# How could i cover a gazebo frame and attach black plastic to it?



## EverydayisHalloween311 (Oct 14, 2011)

This is the gazebo frame I'm using for my clown room. I wanna cover it with black plastic but have no clue what the best way to do that would be? Any advice from some haunt veterans would be appreciated. Here's the frame.


----------



## silentskream (Sep 20, 2012)

is the frame metal or PVC?
and do you already have the black plastic? if so, what kind are you using?

my gut would be to use pvc glue or contractor adhesive to glue it in place.. but it depends on the details


----------



## EverydayisHalloween311 (Oct 14, 2011)

It's metal and I just bought the black plastic at Walmart in a $10 roll


----------



## silentskream (Sep 20, 2012)

hm. yeah metal means the pvc glue wont work on it.. and contractors adhesive will get pricey too. but it would work.

that said, your best bet might actually be to wrap the plastic around the metal poles and attach it to itself with adhesive.. this would have the added benefit of being able to slide off the poles after halloween so you can take it apart for storage.


----------



## EverydayisHalloween311 (Oct 14, 2011)

Maybe wrap it around like u said and use zip ties since I can't use staple gun?
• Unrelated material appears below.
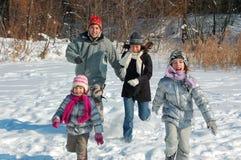 Lycklig familj i vinter och att ha gyckel med snö utomhus Arkivfoto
And what type of adhesive if I go that route? Gotta factor in wind. I can stake it down with tent stakes also i have the original tent that goes on the frame but I wanted it to be black so I can add stuff to it.


----------



## silentskream (Sep 20, 2012)

if you use zip ties, the holes wil tear the plastic when the wind blows. basically no holes are allowed if you want it to stay up for any length of time.
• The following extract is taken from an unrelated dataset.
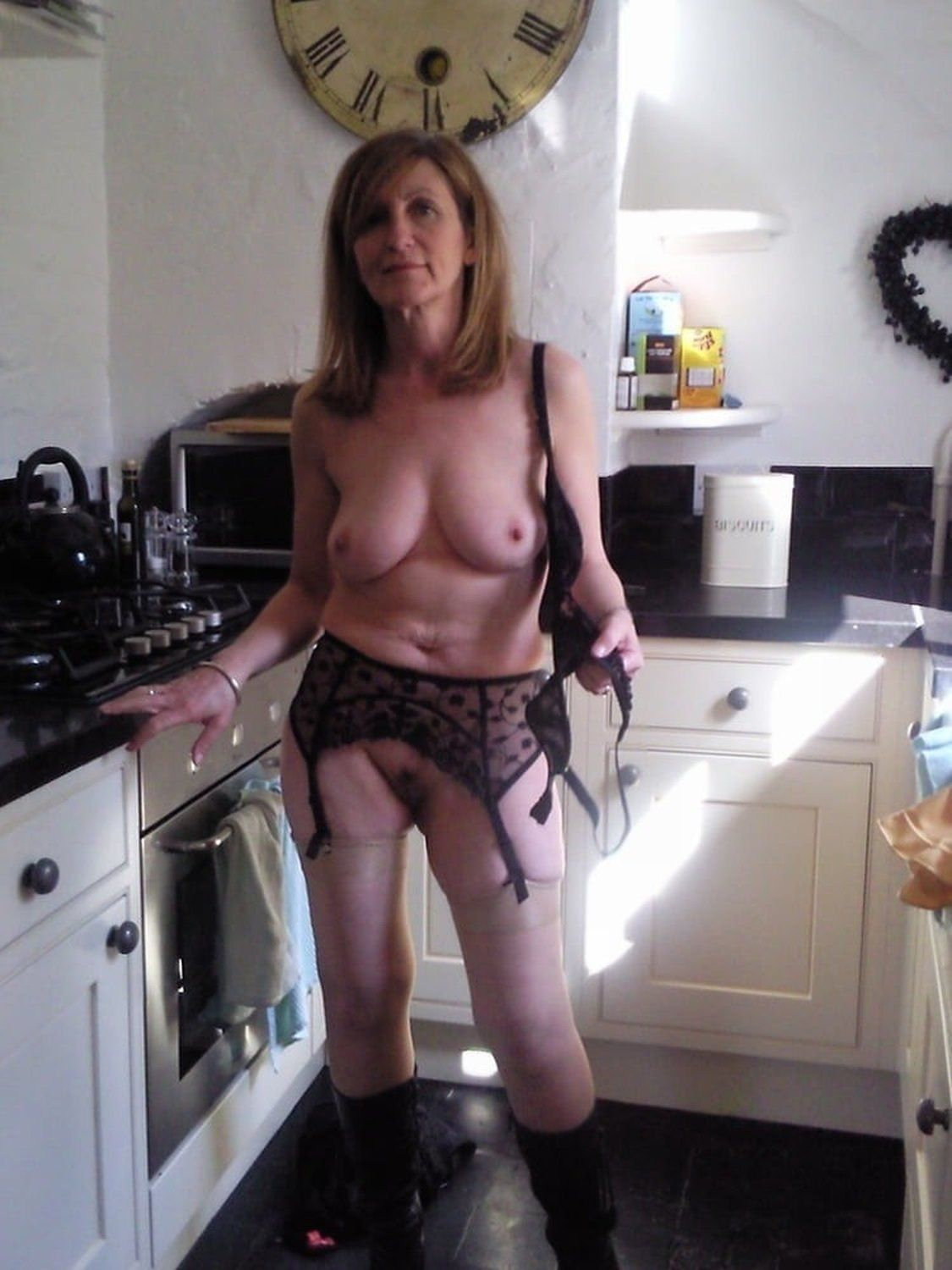 Seriously hot milf stripping off her lingerie and posing naked. Graceful amateur wife exposing natural tits and hairy pussy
i've never used that particular plastic - so i'm not sure what the best adhesive might be. hopefully someone else can chime in with input on that.


----------



## MapThePlanet (Nov 12, 2010)

I was thinking along the same lines as SS....if you can wrap it around the pole then glue it to itself in sections...4 sections then one for a doorway...Or maybe something as simple as Velcro on the poles and the other side stuck to the plastic...makes tear down a bit easier


----------



## EverydayisHalloween311 (Oct 14, 2011)

Hmmm I wonder if spray elmers glue would work or maybe something a bit stronger


----------



## silentskream (Sep 20, 2012)

i think something stronger will be needed.. you can peel elmers off of just about anything plastic.. anything washable will come right off.
I know there's a spray adhesive that ppl use to reattach the fabric liners to the roof of your car. thats the first thing i thought of.. I like the velcro idea, but again, you gotta find adhesive for it if it's not peel and stick 
gorilla glue might work, but thats a LOT of gorilla glue.
same w/ superglue.. it could end up costing a fortune.
i wonder if spray foam (great stuff) would work as an adhesive.. it did a pretty good job of sticking to my plastic bag pumpkins. it's not cheap either, but a few cans would go a long way.
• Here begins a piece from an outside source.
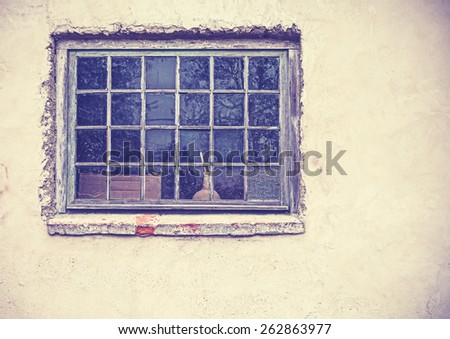 Old grungy window on an old dirty wall, retro filtered. - stock photo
unfortunately, this might be a trial and error issue..


----------



## EverydayisHalloween311 (Oct 14, 2011)

Very true . Thank you guys for your input.


----------



## theundeadofnight (Aug 14, 2011)

Hi EverydayisHalloween311 , 

Grommets would be the best solution , then you can re-use the plastic again next year .They sell grommet kits at the dollar store , pick up some cable ties also and you should be ready to go .


----------



## EverydayisHalloween311 (Oct 14, 2011)

Yea! That would be a good idea. I could probably use that with zip ties i imagine. Unless the wind would rip that out too? But that might be the best bet. thank you


----------



## fontgeek (Jul 24, 2006)

How about using black duct tape to hold it in place?
You can drape the plastic as desired, then use the duct tape on the interior to hold it in place. You can also use the duct tape to seal up any unwanted seams, holes, tears, etc.
If you do go with zip ties, might I suggest using the duct tape too?
The duct tape will be stronger than the plastic sheet, and less likely to tear or distort, so if you put a patch on the plastic where you are going to poke the wire tie/zip tie through, it will give you a much sturdier hold.
Just thoughts from the cheap seats.


----------



## silentskream (Sep 20, 2012)

fontgeek said:


> How about using black duct tape to hold it in place?
> You can drape the plastic as desired, then use the duct tape on the interior to hold it in place. You can also use the duct tape to seal up any unwanted seams, holes, tears, etc.
> If you do go with zip ties, might I suggest using the duct tape too?
> The duct tape will be stronger than the plastic sheet, and less likely to tear or distort, so if you put a patch on the plastic where you are going to poke the wire tie/zip tie through, it will give you a much sturdier hold.
> Just thoughts from the cheap seats.


THIS!!
i'm kicking myself for not thinking of duct tape. cheap and sturdy, and won't rip the plastic.
the grommets might work too, but i'd be careful of ripping the plastic - that stuff is thin.


----------



## jakeryan9 (Sep 24, 2012)

How wide/long is your plastic? For our haunt we use Gorilla Tape and wrap the plastic it around itself on the poles. For the top, you could cut out triangles and leave a couple inches on each side to tape them down.


----------



## EverydayisHalloween311 (Oct 14, 2011)

Man you guy's are haunt scientists haha. The duct tape and zip tie idea/combo is much cheaper and i think a very good idea!! Jakeryan9 also a good idea and i might use a combo of both. Awesome you guys! Just another reason why the hauntforum is the BEST forum! High 5 fontgeek!


----------



## debbie5 (Mar 2, 2007)

Clamps...those big metal ones, like giant clothes pins. ..AND duct tape.


----------



## EverydayisHalloween311 (Oct 14, 2011)

Clamps would be nice but as close to Halloween as it is my budget is damn near gone. I'm talking i cannot even spend 20 dollars more on this this year lol. So duct tape and zip ties = about 10, i'm good! HAHA


----------



## [email protected] (Aug 25, 2012)

You might have good luck with double-sided tape, the sort that's used for putting up plastic window insulation. I use those window insulation kits every winter and the tape adheres to the plastic almost TOO well. If the two touch, even accidentally, they cling together like gangbusters.


----------



## Lilly (Jun 13, 2006)

carpet adhesive may work? and I guess it will depend on if you want to get the plastic off too without leaving all the residue on the poles.
using zip ties will just give it a way to rip when the wind blows i think.


----------



## wandererrob (Aug 8, 2007)

silentskream said:


> if you use zip ties, the holes wil tear the plastic when the wind blows. basically no holes are allowed if you want it to stay up for any length of time.
> 
> i've never used that particular plastic - so i'm not sure what the best adhesive might be. hopefully someone else can chime in with input on that.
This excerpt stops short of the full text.